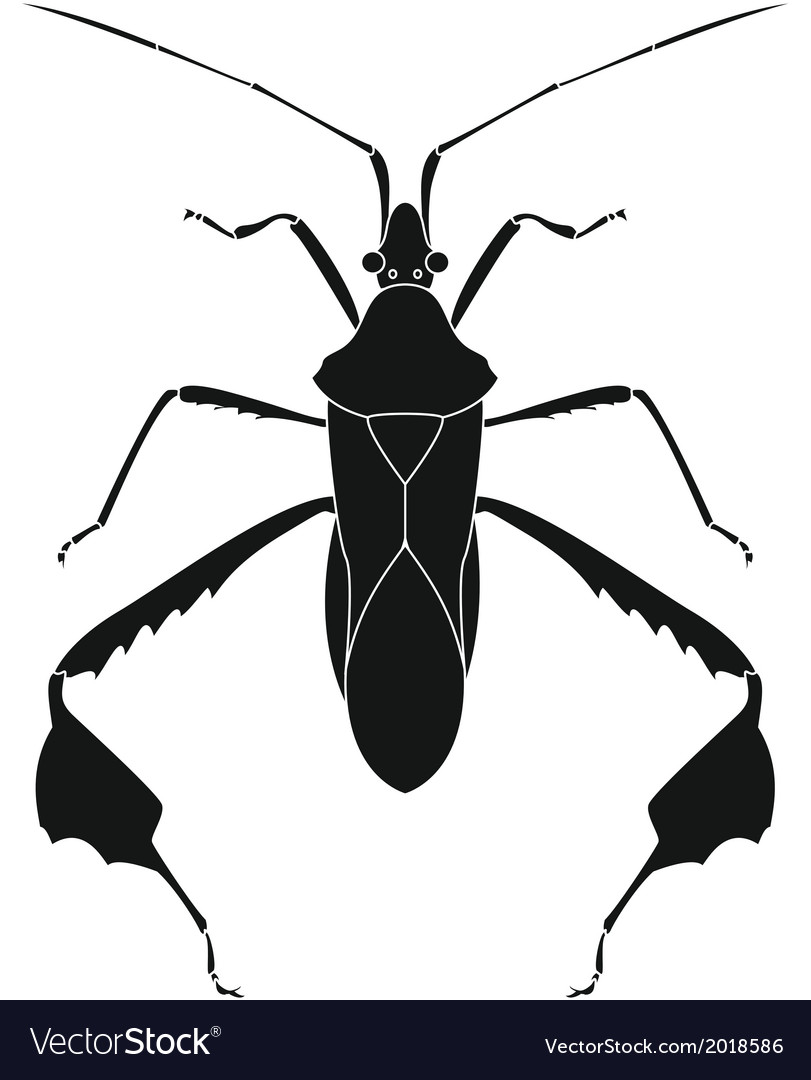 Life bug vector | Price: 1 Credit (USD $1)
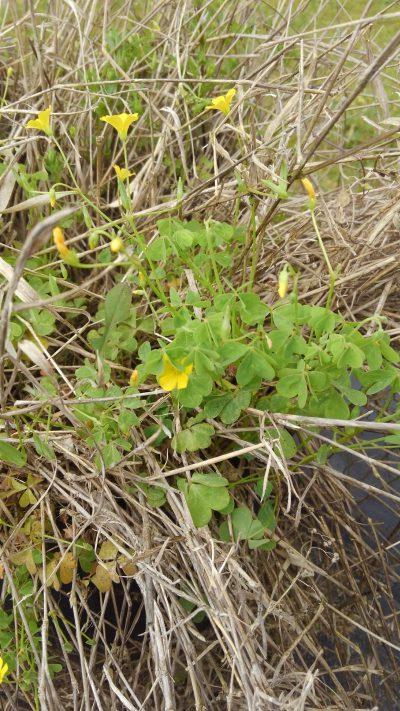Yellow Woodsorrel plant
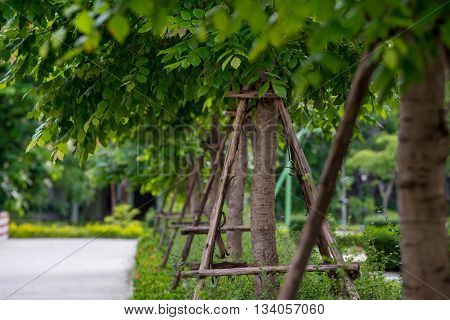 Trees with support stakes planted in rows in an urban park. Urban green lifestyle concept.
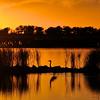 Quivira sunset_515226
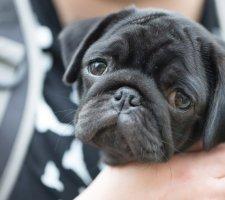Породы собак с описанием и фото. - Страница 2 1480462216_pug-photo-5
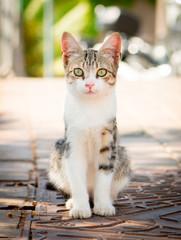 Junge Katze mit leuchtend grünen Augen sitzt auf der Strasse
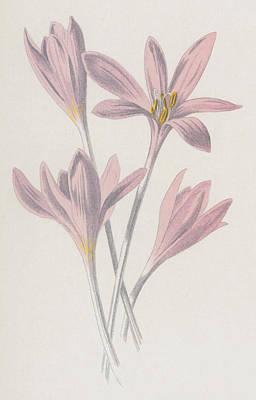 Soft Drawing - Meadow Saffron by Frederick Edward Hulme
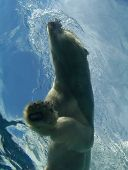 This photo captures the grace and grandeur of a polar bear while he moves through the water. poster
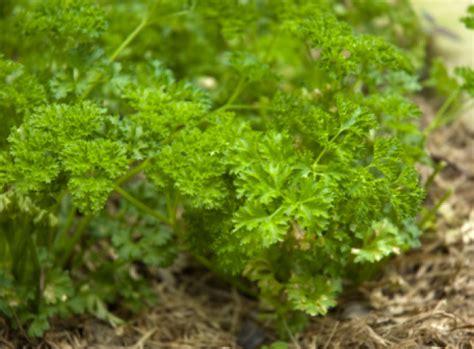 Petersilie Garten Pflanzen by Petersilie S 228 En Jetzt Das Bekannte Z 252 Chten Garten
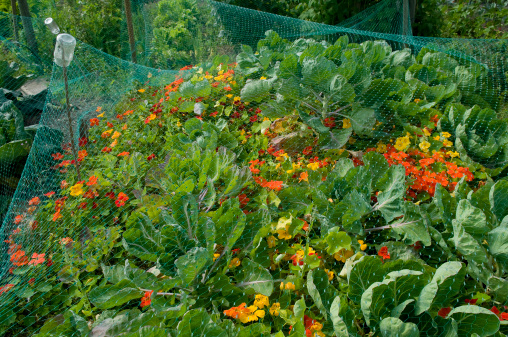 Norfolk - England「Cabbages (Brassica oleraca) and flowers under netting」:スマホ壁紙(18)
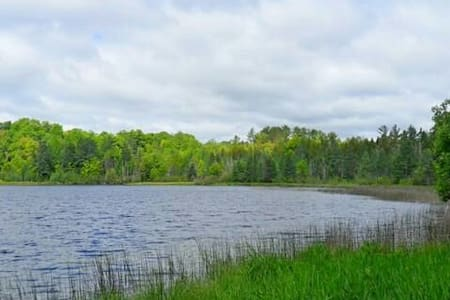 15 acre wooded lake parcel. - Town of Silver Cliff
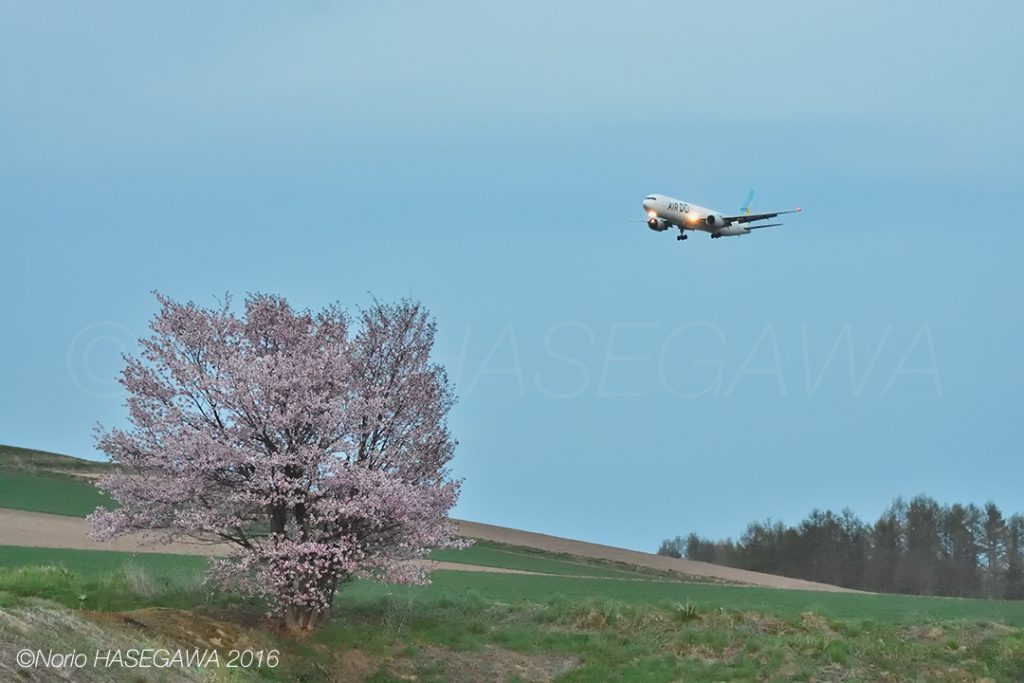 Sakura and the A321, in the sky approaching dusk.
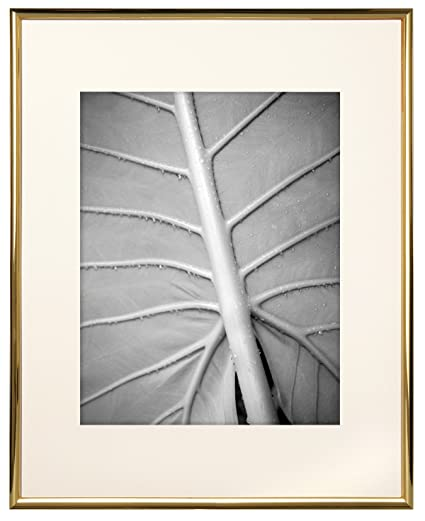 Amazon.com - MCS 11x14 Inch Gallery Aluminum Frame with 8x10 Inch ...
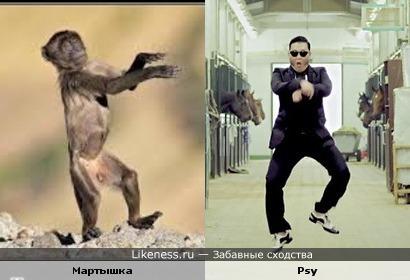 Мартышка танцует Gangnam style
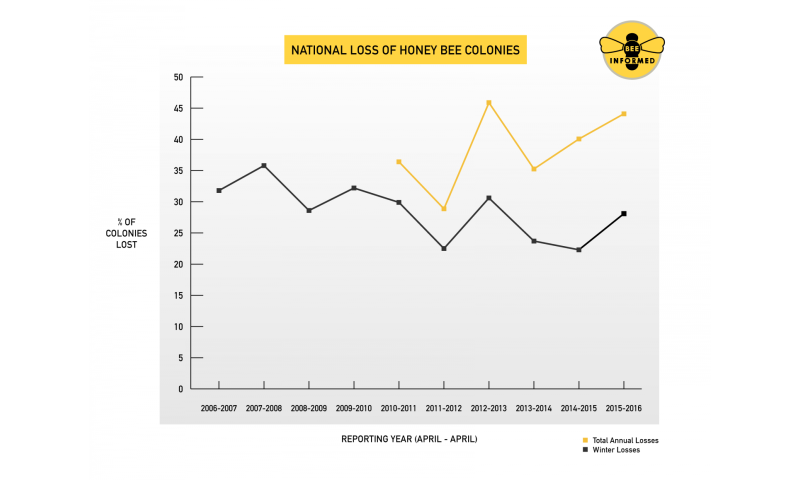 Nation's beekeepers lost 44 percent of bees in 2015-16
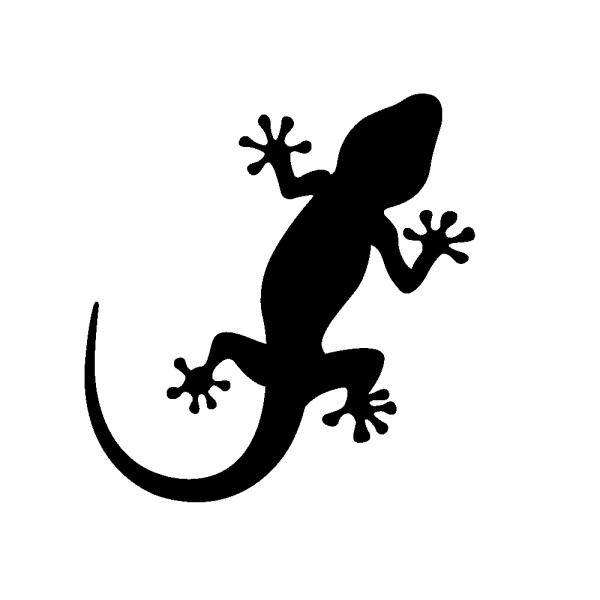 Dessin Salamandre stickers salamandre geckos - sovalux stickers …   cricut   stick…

^^^^^^^^

*YOUR TASK*: Only the lines from the one containing "Nation's beekeepers lost" through the final line of the records should be transcribed, exactly and with no pictures.

*PROBLEM SOLUTION*:
 Nation's beekeepers lost 44 percent of bees in 2015-16
 Dessin Salamandre stickers salamandre geckos - sovalux stickers …   cricut   stick…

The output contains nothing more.